A difficult problem in flying control is how to avoid an obstacle during the process of flying for an aircraft. In related arts, it's usually dependent on an operator's remote control level, that is, the operator first use the naked eye to determine whether an obstacle exists around the aircraft, and then control the aircraft through the remote control to change the flying direction so as to avoid an obstacle. However, in practice, the following situations often occur in case of using the above approach: 1. the operator can't determine whether an obstacle exists around the aircraft if the aircraft has been flying outside the operator's field of view; 2. the operator may also perform an improper operation even if the operator see an obstacle, causing the aircraft to collide with the obstacle.

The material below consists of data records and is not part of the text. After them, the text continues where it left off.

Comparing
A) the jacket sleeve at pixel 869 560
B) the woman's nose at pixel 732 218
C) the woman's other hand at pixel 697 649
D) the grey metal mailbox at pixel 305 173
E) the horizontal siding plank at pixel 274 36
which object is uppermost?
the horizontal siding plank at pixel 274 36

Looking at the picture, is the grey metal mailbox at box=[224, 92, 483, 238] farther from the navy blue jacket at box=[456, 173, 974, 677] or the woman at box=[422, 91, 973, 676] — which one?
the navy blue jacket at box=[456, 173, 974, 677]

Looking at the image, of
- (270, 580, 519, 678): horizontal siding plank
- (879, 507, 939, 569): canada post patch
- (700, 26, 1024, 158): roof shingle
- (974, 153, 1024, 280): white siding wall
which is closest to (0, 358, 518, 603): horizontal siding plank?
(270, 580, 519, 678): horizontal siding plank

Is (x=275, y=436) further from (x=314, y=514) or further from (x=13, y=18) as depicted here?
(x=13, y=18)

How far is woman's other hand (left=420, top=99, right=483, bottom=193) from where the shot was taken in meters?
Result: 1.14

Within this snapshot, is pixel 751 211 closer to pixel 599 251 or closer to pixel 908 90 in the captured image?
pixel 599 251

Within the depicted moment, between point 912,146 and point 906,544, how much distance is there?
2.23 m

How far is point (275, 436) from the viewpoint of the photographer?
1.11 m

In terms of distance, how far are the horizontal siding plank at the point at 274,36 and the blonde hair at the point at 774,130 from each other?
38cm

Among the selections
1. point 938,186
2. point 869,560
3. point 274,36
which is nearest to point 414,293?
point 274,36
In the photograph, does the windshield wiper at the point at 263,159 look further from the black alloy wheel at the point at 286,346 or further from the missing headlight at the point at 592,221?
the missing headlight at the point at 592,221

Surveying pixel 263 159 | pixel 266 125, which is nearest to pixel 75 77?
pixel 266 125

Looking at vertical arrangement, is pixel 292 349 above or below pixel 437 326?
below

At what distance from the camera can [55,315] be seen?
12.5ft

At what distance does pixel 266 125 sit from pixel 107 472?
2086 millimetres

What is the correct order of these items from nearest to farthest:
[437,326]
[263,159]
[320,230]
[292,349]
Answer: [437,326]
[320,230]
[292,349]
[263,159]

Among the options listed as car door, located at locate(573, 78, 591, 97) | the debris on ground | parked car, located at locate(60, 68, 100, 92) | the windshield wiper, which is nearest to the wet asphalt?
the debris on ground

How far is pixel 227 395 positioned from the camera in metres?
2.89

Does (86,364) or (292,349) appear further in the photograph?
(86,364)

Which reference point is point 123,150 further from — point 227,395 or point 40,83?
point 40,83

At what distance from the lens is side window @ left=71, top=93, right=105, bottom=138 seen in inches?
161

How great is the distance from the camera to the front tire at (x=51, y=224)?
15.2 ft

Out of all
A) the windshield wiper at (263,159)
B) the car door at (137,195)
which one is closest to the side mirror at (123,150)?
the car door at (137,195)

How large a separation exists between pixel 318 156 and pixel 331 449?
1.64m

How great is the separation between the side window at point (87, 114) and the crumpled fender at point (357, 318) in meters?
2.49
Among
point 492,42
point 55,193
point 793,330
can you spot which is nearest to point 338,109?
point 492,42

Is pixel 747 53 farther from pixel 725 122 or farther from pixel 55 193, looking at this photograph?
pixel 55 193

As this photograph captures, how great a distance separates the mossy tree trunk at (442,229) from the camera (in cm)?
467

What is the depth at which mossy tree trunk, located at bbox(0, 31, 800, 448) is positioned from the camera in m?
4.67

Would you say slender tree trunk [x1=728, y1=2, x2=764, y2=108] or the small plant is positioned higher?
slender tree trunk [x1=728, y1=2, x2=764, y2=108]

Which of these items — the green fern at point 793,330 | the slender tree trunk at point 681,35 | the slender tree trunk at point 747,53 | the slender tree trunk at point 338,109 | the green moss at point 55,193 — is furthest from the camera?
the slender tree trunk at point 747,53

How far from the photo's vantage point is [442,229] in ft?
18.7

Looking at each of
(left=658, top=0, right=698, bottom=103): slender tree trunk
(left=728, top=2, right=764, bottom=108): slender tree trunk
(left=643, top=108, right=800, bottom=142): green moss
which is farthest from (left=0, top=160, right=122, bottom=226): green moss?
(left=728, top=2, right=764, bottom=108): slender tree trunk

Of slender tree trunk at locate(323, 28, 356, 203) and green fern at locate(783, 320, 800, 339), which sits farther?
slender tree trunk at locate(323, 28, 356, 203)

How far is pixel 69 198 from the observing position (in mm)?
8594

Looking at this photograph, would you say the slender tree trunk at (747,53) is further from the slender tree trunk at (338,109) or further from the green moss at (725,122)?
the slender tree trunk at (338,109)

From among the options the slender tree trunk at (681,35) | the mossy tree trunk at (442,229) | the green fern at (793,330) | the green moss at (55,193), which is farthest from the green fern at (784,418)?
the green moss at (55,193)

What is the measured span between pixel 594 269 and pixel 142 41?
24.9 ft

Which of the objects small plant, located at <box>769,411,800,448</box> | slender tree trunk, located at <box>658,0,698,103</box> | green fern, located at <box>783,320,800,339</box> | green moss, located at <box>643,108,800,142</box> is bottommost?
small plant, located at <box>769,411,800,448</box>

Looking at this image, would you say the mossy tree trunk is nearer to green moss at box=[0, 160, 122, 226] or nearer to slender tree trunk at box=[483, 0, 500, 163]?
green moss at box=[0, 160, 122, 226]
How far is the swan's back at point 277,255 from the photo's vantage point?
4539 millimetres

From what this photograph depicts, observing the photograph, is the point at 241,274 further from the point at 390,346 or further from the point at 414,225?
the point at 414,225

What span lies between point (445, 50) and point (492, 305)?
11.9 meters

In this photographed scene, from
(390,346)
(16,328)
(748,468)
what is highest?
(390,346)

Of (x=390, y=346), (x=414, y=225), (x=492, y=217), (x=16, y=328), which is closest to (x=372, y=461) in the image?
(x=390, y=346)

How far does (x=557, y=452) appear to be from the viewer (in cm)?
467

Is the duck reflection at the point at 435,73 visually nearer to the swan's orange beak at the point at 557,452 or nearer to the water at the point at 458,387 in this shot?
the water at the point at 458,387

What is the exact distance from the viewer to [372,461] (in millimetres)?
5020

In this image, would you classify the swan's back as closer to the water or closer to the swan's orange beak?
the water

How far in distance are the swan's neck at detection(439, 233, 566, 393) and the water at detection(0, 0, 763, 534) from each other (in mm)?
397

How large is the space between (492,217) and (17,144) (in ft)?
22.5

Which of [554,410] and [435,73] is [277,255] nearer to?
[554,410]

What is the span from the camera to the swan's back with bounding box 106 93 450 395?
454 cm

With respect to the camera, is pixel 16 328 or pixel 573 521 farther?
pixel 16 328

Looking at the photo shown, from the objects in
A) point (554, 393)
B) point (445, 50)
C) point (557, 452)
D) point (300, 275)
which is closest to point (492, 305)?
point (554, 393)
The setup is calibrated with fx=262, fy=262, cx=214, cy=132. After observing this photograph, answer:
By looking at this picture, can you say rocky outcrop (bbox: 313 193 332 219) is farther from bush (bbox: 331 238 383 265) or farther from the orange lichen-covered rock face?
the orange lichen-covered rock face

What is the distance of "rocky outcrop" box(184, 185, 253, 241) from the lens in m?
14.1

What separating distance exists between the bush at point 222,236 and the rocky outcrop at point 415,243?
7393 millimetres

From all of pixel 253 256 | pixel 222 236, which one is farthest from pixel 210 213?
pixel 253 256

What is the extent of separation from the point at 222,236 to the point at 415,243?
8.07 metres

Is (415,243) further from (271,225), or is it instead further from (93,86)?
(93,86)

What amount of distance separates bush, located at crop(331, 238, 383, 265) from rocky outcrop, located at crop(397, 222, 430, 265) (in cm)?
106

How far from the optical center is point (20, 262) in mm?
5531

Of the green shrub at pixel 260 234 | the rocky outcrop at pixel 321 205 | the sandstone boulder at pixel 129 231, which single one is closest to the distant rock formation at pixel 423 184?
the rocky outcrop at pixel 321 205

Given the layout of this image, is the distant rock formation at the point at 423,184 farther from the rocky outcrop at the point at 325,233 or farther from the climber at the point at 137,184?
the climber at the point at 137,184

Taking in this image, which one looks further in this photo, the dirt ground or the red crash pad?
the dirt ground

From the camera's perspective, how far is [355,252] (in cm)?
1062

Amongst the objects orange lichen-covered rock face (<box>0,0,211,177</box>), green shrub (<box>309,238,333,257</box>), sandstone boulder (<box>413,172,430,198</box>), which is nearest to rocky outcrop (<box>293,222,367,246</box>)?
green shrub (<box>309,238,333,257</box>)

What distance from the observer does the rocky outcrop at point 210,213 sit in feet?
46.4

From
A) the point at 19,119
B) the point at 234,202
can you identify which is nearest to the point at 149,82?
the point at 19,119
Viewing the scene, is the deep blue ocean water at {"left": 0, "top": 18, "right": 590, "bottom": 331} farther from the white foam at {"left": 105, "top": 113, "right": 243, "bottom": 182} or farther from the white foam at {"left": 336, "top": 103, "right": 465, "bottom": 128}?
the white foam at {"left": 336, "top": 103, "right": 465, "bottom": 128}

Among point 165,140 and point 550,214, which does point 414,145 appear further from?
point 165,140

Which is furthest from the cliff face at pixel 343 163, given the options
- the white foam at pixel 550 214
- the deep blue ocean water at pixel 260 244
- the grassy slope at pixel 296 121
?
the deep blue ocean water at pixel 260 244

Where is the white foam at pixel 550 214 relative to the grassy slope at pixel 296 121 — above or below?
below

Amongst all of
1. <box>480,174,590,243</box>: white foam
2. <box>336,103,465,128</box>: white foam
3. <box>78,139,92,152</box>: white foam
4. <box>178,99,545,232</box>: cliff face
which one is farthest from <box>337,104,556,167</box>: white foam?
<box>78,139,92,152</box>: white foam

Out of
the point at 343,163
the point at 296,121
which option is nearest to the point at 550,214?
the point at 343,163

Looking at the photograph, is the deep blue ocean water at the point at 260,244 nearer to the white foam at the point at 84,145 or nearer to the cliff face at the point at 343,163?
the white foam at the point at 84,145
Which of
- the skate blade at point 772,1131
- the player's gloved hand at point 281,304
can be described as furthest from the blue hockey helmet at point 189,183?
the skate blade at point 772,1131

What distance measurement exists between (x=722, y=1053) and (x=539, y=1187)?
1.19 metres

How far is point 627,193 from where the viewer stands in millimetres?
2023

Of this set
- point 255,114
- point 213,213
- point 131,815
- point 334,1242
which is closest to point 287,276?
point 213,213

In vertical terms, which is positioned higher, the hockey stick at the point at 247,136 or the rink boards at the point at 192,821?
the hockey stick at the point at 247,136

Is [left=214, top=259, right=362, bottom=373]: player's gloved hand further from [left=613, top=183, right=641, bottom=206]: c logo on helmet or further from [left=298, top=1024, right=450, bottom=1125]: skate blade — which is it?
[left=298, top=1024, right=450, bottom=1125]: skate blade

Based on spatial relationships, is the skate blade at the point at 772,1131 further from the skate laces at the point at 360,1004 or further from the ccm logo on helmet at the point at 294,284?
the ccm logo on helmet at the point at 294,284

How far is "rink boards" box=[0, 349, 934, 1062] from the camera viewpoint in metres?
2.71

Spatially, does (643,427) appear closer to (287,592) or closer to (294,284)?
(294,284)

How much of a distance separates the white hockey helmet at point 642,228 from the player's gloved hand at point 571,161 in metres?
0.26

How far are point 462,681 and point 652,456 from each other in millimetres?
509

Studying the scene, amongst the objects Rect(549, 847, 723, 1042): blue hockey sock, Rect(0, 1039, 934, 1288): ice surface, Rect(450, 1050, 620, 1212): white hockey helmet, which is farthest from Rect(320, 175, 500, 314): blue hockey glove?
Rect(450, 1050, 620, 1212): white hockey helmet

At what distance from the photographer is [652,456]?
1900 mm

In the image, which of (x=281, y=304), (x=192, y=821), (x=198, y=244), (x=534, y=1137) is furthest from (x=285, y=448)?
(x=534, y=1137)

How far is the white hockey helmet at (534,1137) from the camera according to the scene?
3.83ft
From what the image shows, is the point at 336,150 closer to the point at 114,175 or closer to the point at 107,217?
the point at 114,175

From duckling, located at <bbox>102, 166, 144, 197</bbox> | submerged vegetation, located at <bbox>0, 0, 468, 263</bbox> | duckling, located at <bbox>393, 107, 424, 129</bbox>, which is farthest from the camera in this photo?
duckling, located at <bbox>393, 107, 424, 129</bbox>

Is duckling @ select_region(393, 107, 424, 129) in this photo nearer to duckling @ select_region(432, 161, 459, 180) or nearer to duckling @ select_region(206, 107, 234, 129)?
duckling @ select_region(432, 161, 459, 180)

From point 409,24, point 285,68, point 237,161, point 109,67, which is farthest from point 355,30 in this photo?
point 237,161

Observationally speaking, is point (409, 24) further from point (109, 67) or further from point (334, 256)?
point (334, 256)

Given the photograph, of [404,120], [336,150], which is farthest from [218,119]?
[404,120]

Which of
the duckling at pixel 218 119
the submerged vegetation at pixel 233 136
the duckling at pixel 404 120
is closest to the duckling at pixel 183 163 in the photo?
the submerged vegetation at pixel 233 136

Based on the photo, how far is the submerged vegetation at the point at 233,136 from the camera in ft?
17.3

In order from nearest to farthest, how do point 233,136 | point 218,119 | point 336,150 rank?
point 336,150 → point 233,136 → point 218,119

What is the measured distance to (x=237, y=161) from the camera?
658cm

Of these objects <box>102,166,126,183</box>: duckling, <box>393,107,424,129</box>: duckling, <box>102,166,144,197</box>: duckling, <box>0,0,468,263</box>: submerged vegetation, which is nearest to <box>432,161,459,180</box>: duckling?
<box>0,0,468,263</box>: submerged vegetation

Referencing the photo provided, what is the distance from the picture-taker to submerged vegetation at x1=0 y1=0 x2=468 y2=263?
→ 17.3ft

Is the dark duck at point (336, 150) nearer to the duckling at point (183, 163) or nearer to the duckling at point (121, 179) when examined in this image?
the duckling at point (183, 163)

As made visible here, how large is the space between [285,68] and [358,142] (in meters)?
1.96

As can been seen, no matter which situation occurs, the aircraft will inevitably collide with an obstacle, causing the aircraft to be damaged or destroyed.
In addition, the existing aircraft widely uses Global Positioning System (GPS) for navigation, but this navigation method always has some drawbacks, such as: 1. the GPS signal strength is insufficient to position. GPS mainly depends on satellites to achieve the positioning. The more the number of satellites is, the more accurate the positioning is. However, some areas are difficult to be covered by a satellite due to being sheltered by tall buildings or high mountains, which makes the GPS signal strength in these areas is insufficient and thus it is difficult to position; 2. map data need to be updated constantly, otherwise the accuracy of navigation will be affected. In addition to the precise positioning of GPS, the existing navigation system also rely on accurate map data to navigate. In order to obtain the latest map data, a user often needs to update a software, otherwise a navigation route error and other issues are likely to appear.